→ **Exercices à faire**:
A. Recopiez fidèlement le passage de l’extrait sur l’arrivée de Carrefour compris entre « Oui, l’enseigne française, un » et « a été inauguré. », bornes incluses.
B. Pour chacune des affirmations suivantes, indiquez par oui ou par non si elle concorde avec l’extrait sur l’arrivée de Carrefour, et citez exactement les mots du texte qui le montrent. (i) Le premier magasin a été inauguré en janvier. (ii) L’enseigne occupe le troisième rang européen. (iii) Le débat était prévu trois jours après l’inauguration.
C. Prolongez l’extrait sur l’arrivée de Carrefour à la suite de sa dernière phrase.

→ **Extrait présenté**:
┌────────
Oui, l’enseigne française, un des mastodontes du secteur de la grande distribution, 9ème au rang mondial, 3ème européen et 1er en France, est dans nos murs depuis janvier dernier. Mais, ce n’est que la semaine dernière que le premier magasin, ouvert au Point E, a été inauguré.
Les partisans de «Auchan dégage» ont donc vraiment du souci à se faire, car, comme on le voit, Auchan face à Carrefour, est un nain commercial. Et apparemment, ils en ont bien conscience puisque c’est le jour même de l’inauguration du premier magasin «Carrefour» que les invitations à un débat sur le thème «Combat contre les grandes surfaces étrangères : état des lieux et perspectives», prévu trois jours plus tard, sont tombées dans les mails des journalistes. Mobilisation générale au cours de laquelle, les mêmes éléments de langage, maintes fois martelés, ressassés et rabâchés, ont fusé à nouveau telle une ritournelle : «concurrence déloyale», «pertes d’emplois», «détournement de la clientèle», «dépendance alimentaire à l’extérieur», «rapatriement des bénéfices à l’étranger», etc.
└────────
→ **Données fournies**:
┌────────
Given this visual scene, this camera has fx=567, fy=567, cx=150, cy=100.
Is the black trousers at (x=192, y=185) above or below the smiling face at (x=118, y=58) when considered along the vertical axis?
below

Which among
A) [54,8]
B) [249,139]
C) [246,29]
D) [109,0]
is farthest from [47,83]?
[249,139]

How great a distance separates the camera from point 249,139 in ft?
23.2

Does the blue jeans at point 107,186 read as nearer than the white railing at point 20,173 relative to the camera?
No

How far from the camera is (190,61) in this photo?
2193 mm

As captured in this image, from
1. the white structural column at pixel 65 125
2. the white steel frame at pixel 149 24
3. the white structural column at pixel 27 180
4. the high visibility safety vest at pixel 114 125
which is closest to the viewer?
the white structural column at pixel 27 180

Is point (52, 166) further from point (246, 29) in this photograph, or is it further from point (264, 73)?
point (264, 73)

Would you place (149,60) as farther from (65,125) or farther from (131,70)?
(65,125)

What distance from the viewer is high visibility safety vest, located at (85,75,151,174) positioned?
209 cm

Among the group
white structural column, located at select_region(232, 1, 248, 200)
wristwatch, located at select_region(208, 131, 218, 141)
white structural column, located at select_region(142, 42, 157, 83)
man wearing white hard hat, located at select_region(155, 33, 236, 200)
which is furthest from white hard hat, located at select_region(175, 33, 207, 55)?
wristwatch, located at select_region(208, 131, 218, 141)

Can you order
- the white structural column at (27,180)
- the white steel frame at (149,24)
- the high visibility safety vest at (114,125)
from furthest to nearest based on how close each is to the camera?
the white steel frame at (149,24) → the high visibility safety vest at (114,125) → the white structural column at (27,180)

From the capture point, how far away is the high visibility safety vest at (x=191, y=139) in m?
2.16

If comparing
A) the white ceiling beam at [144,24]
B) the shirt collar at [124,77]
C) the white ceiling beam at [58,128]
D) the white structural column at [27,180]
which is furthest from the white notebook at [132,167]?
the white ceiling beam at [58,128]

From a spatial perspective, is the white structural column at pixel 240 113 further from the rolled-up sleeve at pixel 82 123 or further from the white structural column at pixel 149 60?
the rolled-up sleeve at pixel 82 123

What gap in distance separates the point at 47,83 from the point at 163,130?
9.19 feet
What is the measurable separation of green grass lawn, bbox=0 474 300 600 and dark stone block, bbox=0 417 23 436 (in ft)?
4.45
└────────
→ **Les réponses**:
A.
Oui, l’enseigne française, un des mastodontes du secteur de la grande distribution, 9ème au rang mondial, 3ème européen et 1er en France, est dans nos murs depuis janvier dernier. Mais, ce n’est que la semaine dernière que le premier magasin, ouvert au Point E, a été inauguré.

B.
(i) Non : « ce n’est que la semaine dernière que le premier magasin, ouvert au Point E, a été inauguré ».
(ii) Oui : « 3ème européen ».
(iii) Oui : « prévu trois jours plus tard ».

C.
Pour eux, il n’y a pas à comprendre. «Il faut que ces instruments d’asservissement, prolongement de la domination coloniale, dégagent de notre pays», s’époumonent-t-ils. Nous voudrions bien qu’Auchan dégageât, que «Carrefour» fichât le camp, que Casino pliât bagage, qu’Utile cédât la place, mais encore faudrait-il que nous ayons des champions locaux prêts à combler le vide que cela créerait. Sur ce point crucial, on n’entend jamais les adeptes du «dégagisme» faire des propositions. «La critique est plus facile que la pratique», disait George Sand. Et c’est bien là le problème. A la place de ces grandes surfaces, que propose-t-on aux consommateurs sénégalais qui y trouvent leur compte et qui, apparemment, en ont pour leur argent ? Voilà une question qui ne semble nullement préoccuper les «dégagistes».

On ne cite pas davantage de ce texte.